Karakter Psikologis Jessica Wongso: Pendendam dalam Kasus Kopi Sianida

Kasus kopi sianida yang selalu mengundang perbincangan kembali menjadi sorotan setelah film dokumenter Netflix Ice Cold mulai tayang.

11 Oct 2023 - 08:49
Karakter Psikologis Jessica Wongso: Pendendam dalam Kasus Kopi Sianida
Cuplikan trailer film dokumenter berjudul Ice Cold: Murder, Coffee, and Jessica Wongso (youtube.com/Netflix Indonesia)

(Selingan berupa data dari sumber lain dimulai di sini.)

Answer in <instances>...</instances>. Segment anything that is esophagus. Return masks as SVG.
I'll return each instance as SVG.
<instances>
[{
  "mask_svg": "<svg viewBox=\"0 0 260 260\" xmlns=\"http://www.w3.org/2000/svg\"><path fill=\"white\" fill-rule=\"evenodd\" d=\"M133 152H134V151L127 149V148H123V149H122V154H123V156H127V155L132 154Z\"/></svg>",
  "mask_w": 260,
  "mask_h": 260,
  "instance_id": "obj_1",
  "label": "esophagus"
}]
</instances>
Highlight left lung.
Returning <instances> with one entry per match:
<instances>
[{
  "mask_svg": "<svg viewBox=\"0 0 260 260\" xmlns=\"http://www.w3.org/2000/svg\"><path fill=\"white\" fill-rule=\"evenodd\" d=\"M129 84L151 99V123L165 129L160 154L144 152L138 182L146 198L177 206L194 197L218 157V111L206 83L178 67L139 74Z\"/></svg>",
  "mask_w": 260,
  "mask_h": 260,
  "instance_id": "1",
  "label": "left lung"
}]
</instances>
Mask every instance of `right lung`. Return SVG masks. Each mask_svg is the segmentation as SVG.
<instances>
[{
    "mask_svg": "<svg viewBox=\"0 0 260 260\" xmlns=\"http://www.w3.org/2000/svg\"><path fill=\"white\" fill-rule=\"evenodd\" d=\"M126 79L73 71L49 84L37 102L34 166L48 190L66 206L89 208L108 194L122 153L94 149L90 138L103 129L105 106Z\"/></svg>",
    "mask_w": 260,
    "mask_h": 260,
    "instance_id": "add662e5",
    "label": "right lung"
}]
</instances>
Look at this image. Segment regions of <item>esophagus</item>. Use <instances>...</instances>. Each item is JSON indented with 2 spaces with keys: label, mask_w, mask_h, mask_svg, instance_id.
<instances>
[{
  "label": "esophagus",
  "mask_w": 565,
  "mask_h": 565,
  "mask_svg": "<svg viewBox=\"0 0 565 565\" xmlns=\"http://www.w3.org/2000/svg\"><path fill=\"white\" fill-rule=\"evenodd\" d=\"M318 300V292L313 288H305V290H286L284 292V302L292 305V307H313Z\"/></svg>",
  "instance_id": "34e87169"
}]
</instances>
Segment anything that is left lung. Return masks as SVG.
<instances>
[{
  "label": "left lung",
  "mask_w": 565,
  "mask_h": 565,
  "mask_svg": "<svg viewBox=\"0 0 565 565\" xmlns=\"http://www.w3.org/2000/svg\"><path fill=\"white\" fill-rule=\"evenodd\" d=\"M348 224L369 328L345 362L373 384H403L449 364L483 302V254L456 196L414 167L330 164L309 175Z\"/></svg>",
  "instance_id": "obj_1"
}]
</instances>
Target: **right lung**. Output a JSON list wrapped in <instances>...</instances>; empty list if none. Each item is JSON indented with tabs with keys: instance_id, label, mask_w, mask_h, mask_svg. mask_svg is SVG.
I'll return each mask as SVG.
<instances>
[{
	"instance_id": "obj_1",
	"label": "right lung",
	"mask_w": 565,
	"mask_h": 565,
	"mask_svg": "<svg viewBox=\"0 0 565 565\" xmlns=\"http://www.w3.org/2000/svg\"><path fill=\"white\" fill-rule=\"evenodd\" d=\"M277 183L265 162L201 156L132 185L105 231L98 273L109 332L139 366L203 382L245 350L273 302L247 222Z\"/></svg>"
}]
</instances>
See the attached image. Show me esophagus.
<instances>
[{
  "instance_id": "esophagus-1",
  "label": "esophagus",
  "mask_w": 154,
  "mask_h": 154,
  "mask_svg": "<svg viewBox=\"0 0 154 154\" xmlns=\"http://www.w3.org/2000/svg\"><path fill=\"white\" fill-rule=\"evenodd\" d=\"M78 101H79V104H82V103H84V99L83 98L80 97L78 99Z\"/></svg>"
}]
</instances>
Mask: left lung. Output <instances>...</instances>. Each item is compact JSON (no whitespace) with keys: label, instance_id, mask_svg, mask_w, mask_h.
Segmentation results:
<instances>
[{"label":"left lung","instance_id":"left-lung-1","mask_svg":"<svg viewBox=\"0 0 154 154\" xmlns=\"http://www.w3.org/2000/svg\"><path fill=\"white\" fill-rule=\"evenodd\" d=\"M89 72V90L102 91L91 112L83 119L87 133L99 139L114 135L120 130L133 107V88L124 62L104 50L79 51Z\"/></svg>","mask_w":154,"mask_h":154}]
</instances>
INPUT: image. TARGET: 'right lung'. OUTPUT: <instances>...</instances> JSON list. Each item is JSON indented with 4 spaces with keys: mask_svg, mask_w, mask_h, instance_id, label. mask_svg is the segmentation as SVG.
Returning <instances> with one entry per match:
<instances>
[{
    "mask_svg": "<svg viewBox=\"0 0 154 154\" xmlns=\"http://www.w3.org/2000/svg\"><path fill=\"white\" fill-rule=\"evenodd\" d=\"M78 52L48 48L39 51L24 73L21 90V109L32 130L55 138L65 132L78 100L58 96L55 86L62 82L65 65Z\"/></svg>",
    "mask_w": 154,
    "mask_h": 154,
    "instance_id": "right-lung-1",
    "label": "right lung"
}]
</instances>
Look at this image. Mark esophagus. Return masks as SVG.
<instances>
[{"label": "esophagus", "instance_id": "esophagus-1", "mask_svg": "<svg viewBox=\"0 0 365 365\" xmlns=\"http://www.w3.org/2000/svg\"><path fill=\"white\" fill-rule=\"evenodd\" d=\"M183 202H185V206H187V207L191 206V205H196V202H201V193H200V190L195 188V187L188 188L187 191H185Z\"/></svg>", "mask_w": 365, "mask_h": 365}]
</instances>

Jakarta, (afederasi.com) - Kasus kopi sianida yang selalu mengundang perbincangan kembali menjadi sorotan setelah film dokumenter Netflix Ice Cold mulai tayang. Salah satu aspek yang diperbincangkan dalam film ini adalah peran Jessica Wongso dalam pembunuhan sahabatnya, Wayan Mirna Salihin. Jessica Wongso, seorang terpidana pembunuhan berencana, digambarkan dalam film ini memiliki karakter psikologis eksplosif kompulsif yang menimbulkan pertanyaan banyak orang.

Fakta ini diungkapkan oleh Ketua Tim Jaksa, Ardito Muwardi, dalam wawancara dengan tim produksi film dokumenter. Informasi ini didasarkan pada keterangan dari psikolog dan psikiater yang telah memeriksa kesehatan mental Jessica Wongso, yang merupakan terpidana dalam kasus pembunuhan Wayan Mirna Salihin. Ardito menjelaskan, "Kemudian, didukung juga keterangan dari ahli psikologi dan ahli psikiatri bahwa Jessica-lah yang memiliki karakter psikologis eksplosif kompulsif."seperti yang dilansir dari Suara.com media partner afederasi.com.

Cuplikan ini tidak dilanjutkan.